Thüringische Landeszeitung (Erfurt)
Plakativ Böses trifft auf eine utopische Welt
Michal Schmidt und Martin Fink: Zwei Landesstipendiaten stellen derzeit im Kulturhof Krönbacken aus
ERFURT. Zur Eröffnung hat es mächtig gekracht und geknallt im Kulturhof Krönbacken. Als alle Eröffnungsreden gehalten waren, konnten Besucher mit drei Baseballschlägern bewaffnet auf einen Boxsack eindreschen, der, beklebt beispielsweise mit Bildern von Erdogan, Putin und Pinocchio, am Ende doch keine Süßigkeiten preisgab, wie bei dem vergleichbaren Ritual aus dem südamerikanischen Raum bei einer solchen Pinata üblich.
Drei Schläger stehen bereit, denn Schmidt weiß: In der Gruppe gelingt es leichter, das Böse und die Aggression herauszukitzeln, sich gegenseitig anzustacheln.
Eine Aktion, die nicht der Vernissage vorbehalten war – wer will, der kann auch weiterhin zum weiß bemalten Schläger greifen, aktiv zum Teil der Kunst werden, die der Erfurter Künstler Michal Schmidt im Erdgeschoss der Galerie zum Güldenen Krönbacken präsentiert. „malfunction“(Fehlfunktion) heißt sie und ist bis zum 7. Mai zu sehen.
Thema ist das Böse. Der Suche nach den Ursachen dafür widmet sich Michal Schmidt schon seit Jahren, mit einem Landestipendium für Bildende Kunst des Freistaates Thüringen, dotiert mit 10 000 Euro, konnte er sich aber im vergangenen Jahr verstärkt auf seine Kunst konzentrieren, ohne bei Material und Farben geizen zu müssen, wie er sagt. Mit seinen Objekten und expressiv-figürlicher Malerei führt er an die Abgründe des Menschseins, lässt den Betrachter mit collage-artig zusammengefügten Figuren – aus der Mythologie, aus dem Rotlichtmilieu oder aus dem Fußball – eintauchen in seine Gedankenwelt.

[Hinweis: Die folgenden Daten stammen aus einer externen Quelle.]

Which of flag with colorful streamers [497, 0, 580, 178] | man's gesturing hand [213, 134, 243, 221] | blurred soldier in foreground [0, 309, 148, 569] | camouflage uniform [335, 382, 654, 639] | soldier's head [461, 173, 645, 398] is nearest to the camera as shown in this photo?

Reinigende Opferrituale gibt es auf den wuchtigen Großformaten zu sehen, Verweise auf die sieben Todsünden. Dann setzt sich Schmidt als Künstler über moralische Grenzen hinweg und im Bild „Böser Blick“selbst in Szene, fasziniert vom Bösen und austarierend, was Kunst darf, was nicht. So auch mit einer Rettungsweste, gleich im Eingangsbereich. Wer hinter dieses Fundstück vom Strand in Lampedusa blickt, wo Michal Schmidt Schiffsfragmente sammelte und mit Flüchtlingen ins Gespräch kam, entdeckt Dynamitstangen daran, die die Rettungsweste zum Sprengstoffgürtel machen. Gleich nebenan hängt ein Bild, Öl auf Leinwand, das die Populisten unserer Zeit von Frauke Petry bis Marie Le Pen zeigt – für jeden politisch Interessierten erkennbar, auch wenn sie ohne Gesicht bleiben, das ohnehin wie eine Maske scheint.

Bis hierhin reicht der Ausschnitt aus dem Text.